**TASK DIRECTIONS:** Reproduce word for word the rows below, from the line containing "In terms of" through the end of the rows, with both ends included.

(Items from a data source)
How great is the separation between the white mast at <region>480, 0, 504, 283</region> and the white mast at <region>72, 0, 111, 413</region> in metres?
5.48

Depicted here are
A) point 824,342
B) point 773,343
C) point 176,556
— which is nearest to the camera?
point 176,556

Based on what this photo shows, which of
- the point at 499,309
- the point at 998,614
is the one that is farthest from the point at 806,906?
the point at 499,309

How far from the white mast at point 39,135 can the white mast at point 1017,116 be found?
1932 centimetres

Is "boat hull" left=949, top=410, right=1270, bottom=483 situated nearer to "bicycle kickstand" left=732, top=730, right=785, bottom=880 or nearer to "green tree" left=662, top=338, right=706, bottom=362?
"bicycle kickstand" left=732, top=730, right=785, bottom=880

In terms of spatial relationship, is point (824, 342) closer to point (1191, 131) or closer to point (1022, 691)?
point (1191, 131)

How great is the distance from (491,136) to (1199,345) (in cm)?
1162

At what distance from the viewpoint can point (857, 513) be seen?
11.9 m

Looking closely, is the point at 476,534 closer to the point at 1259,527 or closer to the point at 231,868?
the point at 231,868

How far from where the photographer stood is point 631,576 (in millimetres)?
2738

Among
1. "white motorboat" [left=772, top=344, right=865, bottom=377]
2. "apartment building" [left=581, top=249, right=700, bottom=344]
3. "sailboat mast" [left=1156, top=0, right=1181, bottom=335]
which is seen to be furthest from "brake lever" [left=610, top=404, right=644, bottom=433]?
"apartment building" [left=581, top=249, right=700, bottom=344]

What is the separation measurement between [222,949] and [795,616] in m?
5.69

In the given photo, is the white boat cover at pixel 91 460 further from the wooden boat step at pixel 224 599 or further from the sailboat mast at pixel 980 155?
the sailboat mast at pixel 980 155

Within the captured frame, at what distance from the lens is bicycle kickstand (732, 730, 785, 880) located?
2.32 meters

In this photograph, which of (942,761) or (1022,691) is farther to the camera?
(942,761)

**THE ANSWER:**
In terms of spatial relationship, is point (824, 342) closer to point (1191, 131) or closer to point (1022, 691)?
point (1191, 131)

How great is the distance from (491,136) to (1199,345) (in cm)?
1162

At what distance from the viewpoint can point (857, 513) be seen?
11.9 m

Looking closely, is the point at 476,534 closer to the point at 1259,527 or closer to the point at 231,868?
the point at 231,868

How far from where the photographer stood is point 631,576 (in millimetres)?
2738

Among
1. "white motorboat" [left=772, top=344, right=865, bottom=377]
2. "apartment building" [left=581, top=249, right=700, bottom=344]
3. "sailboat mast" [left=1156, top=0, right=1181, bottom=335]
which is seen to be furthest from "brake lever" [left=610, top=404, right=644, bottom=433]?
"apartment building" [left=581, top=249, right=700, bottom=344]

What is the separation measurement between [222,949] and [795,616] in m?
5.69

In the given photo, is the white boat cover at pixel 91 460 further from the wooden boat step at pixel 224 599 or further from the sailboat mast at pixel 980 155?
the sailboat mast at pixel 980 155

Within the captured frame, at what distance from the lens is bicycle kickstand (732, 730, 785, 880) located?
2.32 meters

In this photograph, which of (942,761) or (1022,691) is farther to the camera?
(942,761)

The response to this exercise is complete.